Folding and maturation of the cystic fibrosis related CFTR protein in the ER

Cystic fibrosis (CF) is the most common lethal genetic disease among Caucasians. It is caused by mutations in the CF gene, which encodes the cAMP-regulated CFTR chloride channel, member of the ABC-transporter family. CFTR folding and maturation is a complex process, involving synthesis, integration, and folding of ER lumenal, intramembrane, and cytosolic domains. Chaperones and folding enzymes act on each side of the ER membrane, resulting in a folding and maturation process for which efficiency and speed depend heavily on the cell. When active on the plasma membrane, CFTR associates with many other proteins, which may already bind in the ER, perhaps affecting CFTR folding. The result of this strong dependence on other proteins is a research field full of published controversy, such as folding between 30-100% efficiency, and rapid degradation or no degradation at all. Our proposed project addresses these controversies, because we are convinced that they find their basis in the wealth of interactions CFTR undergoes.

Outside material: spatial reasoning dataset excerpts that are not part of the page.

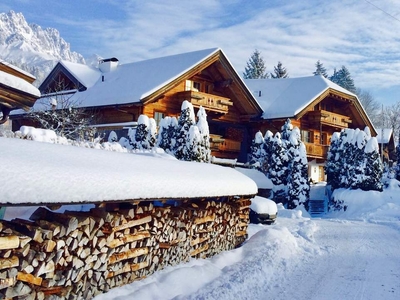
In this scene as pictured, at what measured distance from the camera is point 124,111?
24.2 m

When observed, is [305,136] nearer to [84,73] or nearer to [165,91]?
[165,91]

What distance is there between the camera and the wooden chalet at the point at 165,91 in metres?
24.4

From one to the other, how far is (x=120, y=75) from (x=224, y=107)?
23.2ft

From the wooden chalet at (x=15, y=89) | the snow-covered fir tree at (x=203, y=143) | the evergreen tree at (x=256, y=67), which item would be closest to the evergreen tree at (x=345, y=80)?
the evergreen tree at (x=256, y=67)

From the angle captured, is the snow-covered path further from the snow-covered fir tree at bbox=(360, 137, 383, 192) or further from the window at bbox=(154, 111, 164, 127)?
the window at bbox=(154, 111, 164, 127)

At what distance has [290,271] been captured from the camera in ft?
28.5

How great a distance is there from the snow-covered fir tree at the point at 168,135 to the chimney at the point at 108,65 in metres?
12.7

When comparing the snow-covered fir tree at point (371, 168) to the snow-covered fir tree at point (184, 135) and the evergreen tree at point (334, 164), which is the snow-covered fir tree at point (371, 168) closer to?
the evergreen tree at point (334, 164)

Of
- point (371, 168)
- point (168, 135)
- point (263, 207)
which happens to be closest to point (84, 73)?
point (168, 135)

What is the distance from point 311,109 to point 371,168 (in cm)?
1013

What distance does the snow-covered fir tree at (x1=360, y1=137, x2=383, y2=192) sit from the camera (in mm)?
23258

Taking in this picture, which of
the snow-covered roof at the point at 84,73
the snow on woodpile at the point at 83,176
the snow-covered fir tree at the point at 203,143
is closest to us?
the snow on woodpile at the point at 83,176

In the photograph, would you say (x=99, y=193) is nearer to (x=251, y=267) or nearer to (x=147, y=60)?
(x=251, y=267)

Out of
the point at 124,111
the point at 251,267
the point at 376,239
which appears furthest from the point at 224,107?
the point at 251,267
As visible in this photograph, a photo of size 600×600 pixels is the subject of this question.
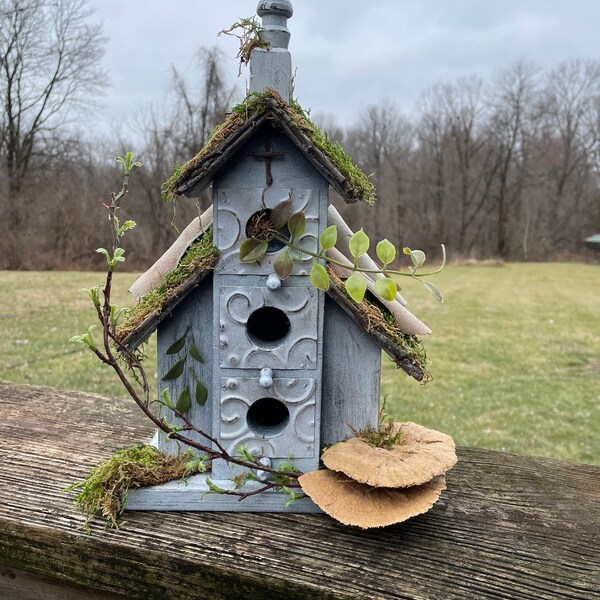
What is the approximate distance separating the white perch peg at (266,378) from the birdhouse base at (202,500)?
0.92ft

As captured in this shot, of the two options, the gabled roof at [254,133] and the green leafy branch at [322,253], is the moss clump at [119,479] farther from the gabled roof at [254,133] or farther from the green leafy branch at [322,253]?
the gabled roof at [254,133]

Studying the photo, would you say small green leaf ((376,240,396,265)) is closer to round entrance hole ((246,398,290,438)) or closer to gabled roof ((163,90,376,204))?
gabled roof ((163,90,376,204))

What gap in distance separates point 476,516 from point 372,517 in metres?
0.38

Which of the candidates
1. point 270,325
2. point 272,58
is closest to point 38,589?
point 270,325

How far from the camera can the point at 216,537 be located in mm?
1370

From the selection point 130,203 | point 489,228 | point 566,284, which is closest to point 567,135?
point 489,228

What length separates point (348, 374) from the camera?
1582 mm

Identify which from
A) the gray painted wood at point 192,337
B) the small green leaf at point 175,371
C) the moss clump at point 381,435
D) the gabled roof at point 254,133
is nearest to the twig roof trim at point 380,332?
the moss clump at point 381,435

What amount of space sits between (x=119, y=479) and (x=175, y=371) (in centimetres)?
31

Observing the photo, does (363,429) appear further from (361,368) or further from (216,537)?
(216,537)

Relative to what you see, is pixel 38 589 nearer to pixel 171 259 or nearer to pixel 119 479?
pixel 119 479

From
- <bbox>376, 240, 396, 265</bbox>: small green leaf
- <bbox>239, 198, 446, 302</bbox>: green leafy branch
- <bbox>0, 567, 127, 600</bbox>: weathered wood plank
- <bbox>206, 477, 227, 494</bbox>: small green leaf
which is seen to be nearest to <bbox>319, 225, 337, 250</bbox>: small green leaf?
<bbox>239, 198, 446, 302</bbox>: green leafy branch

Using a systematic approach, and combining assays in intact cells and in a more defined in vitro system, we will address the question of CFTR conformation and the effect of patient mutations on the one hand, and associating proteins on the other hand. We will not only focus on chaperones and folding enzymes but also on proteins known to associate with CFTR on the plasma membrane. Every binding protein is a candidate for affecting folding, maturation, or conformation. The results of our studies will provide answers to questions of CFTR conformational defects and folding efficiencies, and will shed light on controversies. To know in detail how this protein folds and which factors affect its folding will open ways for therapy, as every single patient may need custom treatment, considering not only the particular mutation, but also the cellular make-up of that patient.